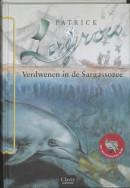 Verdwenen in de Sargassozee (Dolfijnenkind 5 )
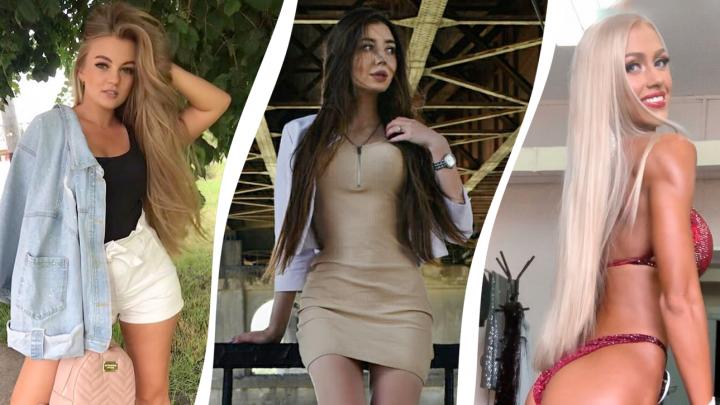 Покажи свой Instagram: 10 красоток с длинными волосами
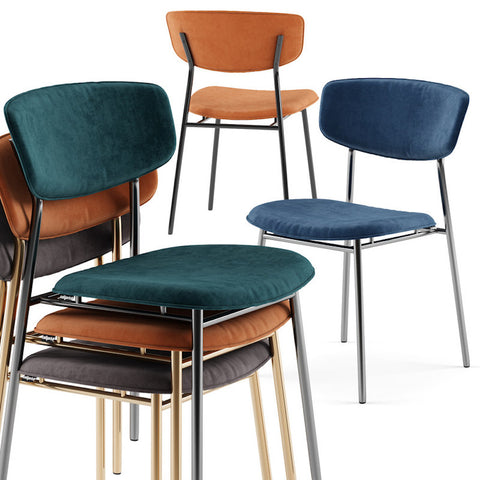 calligaris fifties dining chair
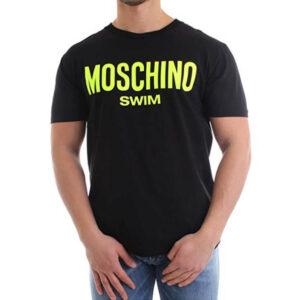 MOSCHINO T SHIRT UOMO A1903 2303 5126 NERO GIALLO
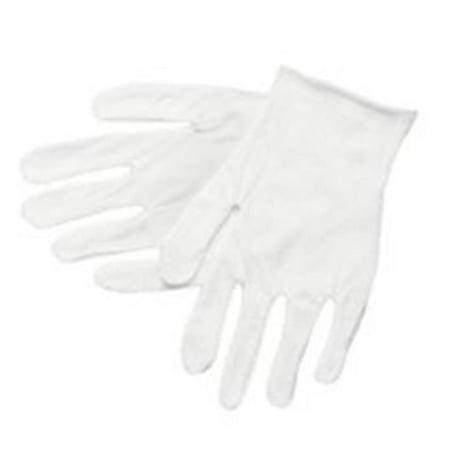 Mens Cotton Inspector Gloves Reversible - 9 in. - image 1 de 1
......
◆ **Exercise prompt**:
The records above are to be set down exactly as written, with no images.

◆ **Result**:
 Verdwenen in de Sargassozee (Dolfijnenkind 5 )
 Покажи свой Instagram: 10 красоток с длинными волосами
 calligaris fifties dining chair
 MOSCHINO T SHIRT UOMO A1903 2303 5126 NERO GIALLO
 Mens Cotton Inspector Gloves Reversible - 9 in. - image 1 de 1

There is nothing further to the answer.